> _Exercise brief_
Can you copy the forum thread below word for word, from "LOOK initially faltered." up to and including "make things right."?

I'm sorry to hear of the problems you've been having, and I'll do what I can to help.

PM sent.

chas


----------



## Rickyracer (Sep 28, 2006)

OK, I have to sit down and post an update to this situation, but I'm finding it difficult to stay off my bike long enough to do so I'll make it short...

All of the stories I heard and read about regarding LOOK's great customer service (prior to the purchase of my first LOOK) rang true last week. 
I had a problem.
LOOK initially faltered.
I brought it to their attention.
They fixed it. 

It turns out, Chas is a stand up guy. LOOK is a stand up company. :thumbsup: 

We all mess up, but it's the way you recover that tells the tale. 

I want to thank Chas for his attention and effort he puts forth on these forums. It's VERY comforting to know there is a representative that is willing to make things right. 

And last but not least, I can't tell you how important it was to have this resolved before the Labor Day weekend.

THANK YOU!


----------



## cbuchanan (Mar 6, 2006)

I absolutely love hearing stories of great customer service like this. 

Great to hear that it was taken care of. :thumbsup:


----------



## Ride-Fly (Mar 27, 2002)

Concur!!! Love hearing about great customer service. Love that LOOK has such exemplary CS. That is why I want a LOOK 585U or 595 in white. I really like the white 595 but still not biting on the ISP.


----------

> _Dataset extract_
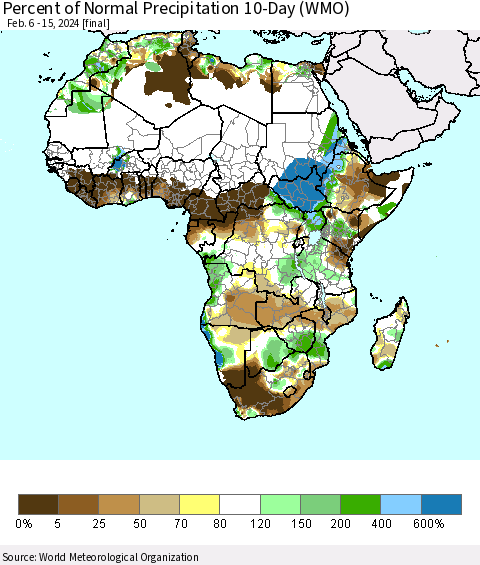 Africa Percent of Normal Precipitation 10-Day (WMO) Thematic Map For 2/6/2024 - 2/15/2024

> _Solution_
LOOK initially faltered.
I brought it to their attention.
They fixed it. 

It turns out, Chas is a stand up guy. LOOK is a stand up company. :thumbsup: 

We all mess up, but it's the way you recover that tells the tale. 

I want to thank Chas for his attention and effort he puts forth on these forums. It's VERY comforting to know there is a representative that is willing to make things right.